FIG. 2.

Restoration of ARAP2 expression allows normal entry of Listeria in the presence of ARAP2 siRNA. (A) Expression of an ARAP2 cDNA that is resistant to siRNA-mediated depletion. HeLa cells were transfected with either control (C) siRNA or ARAP2-1 (A2-1) siRNA, which targets the 3′ untranslated region (UTR) present in endogenous ARAP2 mRNA. Cells were transfected again with plasmids expressing either Flag-tagged luciferase (L) or ARAP2 (AR2) encoded by a cDNA that lacks the 3′ UTR. At about 24 h after plasmid DNA transfection, ARAP2 expression was evaluated by Western blotting. Note that ectopic expression of ARAP2 lacking the 3′ UTR (AR2) restored normal ARAP2 levels to cells treated with ARAP2-1 (A2-1) siRNA. (B) Levels of Flag-tagged luciferase or ARAP2 expression.

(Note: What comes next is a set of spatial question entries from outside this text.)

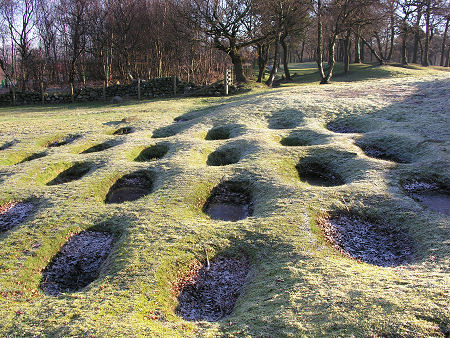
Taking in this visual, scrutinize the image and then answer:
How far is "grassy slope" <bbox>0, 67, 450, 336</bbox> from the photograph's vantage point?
4.21 metres

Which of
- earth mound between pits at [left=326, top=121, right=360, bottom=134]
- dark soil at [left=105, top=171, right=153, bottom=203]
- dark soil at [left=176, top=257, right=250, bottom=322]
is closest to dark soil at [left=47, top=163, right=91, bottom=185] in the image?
dark soil at [left=105, top=171, right=153, bottom=203]

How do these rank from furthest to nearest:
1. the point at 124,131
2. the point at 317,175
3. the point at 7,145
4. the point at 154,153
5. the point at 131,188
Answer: the point at 124,131
the point at 7,145
the point at 154,153
the point at 317,175
the point at 131,188

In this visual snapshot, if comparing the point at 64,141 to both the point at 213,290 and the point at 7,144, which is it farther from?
the point at 213,290

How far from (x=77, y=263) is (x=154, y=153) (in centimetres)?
735

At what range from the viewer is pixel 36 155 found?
1355cm

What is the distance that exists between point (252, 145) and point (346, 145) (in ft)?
11.4

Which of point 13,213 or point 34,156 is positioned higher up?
point 34,156

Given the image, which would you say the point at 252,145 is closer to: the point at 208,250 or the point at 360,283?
the point at 208,250

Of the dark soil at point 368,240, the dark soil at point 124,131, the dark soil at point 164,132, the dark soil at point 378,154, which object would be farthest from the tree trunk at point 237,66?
the dark soil at point 368,240

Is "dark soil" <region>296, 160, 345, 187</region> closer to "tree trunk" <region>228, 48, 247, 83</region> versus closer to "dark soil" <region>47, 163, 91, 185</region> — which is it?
"dark soil" <region>47, 163, 91, 185</region>

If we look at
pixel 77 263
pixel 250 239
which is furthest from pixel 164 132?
pixel 250 239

Confocal microscopy was used to measure relative expression of tagged luciferase or ARAP2 proteins in transfected HeLa cells. P = 0.19 (not significant). (C) Restoration of bacterial entry in cells expressing ARAP2 resistant to siRNA-mediated depletion. A fluorescence microscopy-based assay (38) was used to measure entry of Listeria in cells transfected with siRNAs and expressing Flag-tagged luciferase or ARAP2. Values are averages ± SD from three experiments. *, P < 0.001 compared to the luciferase (L) plus control siRNA (C) condition.